In the listing below, count the lines that contain the string "shadow", with case counting. How many are there? Give only the number.

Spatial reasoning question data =
+ + + +

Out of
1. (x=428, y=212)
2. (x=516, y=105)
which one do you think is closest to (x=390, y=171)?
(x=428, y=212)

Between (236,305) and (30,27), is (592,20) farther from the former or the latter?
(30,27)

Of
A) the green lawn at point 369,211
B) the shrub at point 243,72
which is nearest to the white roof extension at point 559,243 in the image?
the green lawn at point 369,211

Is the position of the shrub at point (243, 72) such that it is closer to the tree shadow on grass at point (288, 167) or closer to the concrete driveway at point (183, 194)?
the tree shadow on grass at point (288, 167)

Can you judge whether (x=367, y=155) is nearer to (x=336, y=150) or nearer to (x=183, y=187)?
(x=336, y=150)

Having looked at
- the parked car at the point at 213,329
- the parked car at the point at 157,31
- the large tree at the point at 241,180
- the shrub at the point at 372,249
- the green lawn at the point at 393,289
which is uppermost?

+ + + +

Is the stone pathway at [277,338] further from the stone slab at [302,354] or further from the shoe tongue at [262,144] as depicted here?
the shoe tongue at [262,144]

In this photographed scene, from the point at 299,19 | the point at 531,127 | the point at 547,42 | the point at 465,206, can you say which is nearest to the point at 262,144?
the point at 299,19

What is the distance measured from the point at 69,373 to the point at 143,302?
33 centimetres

+ + + +

WRITTEN ANSWER =
2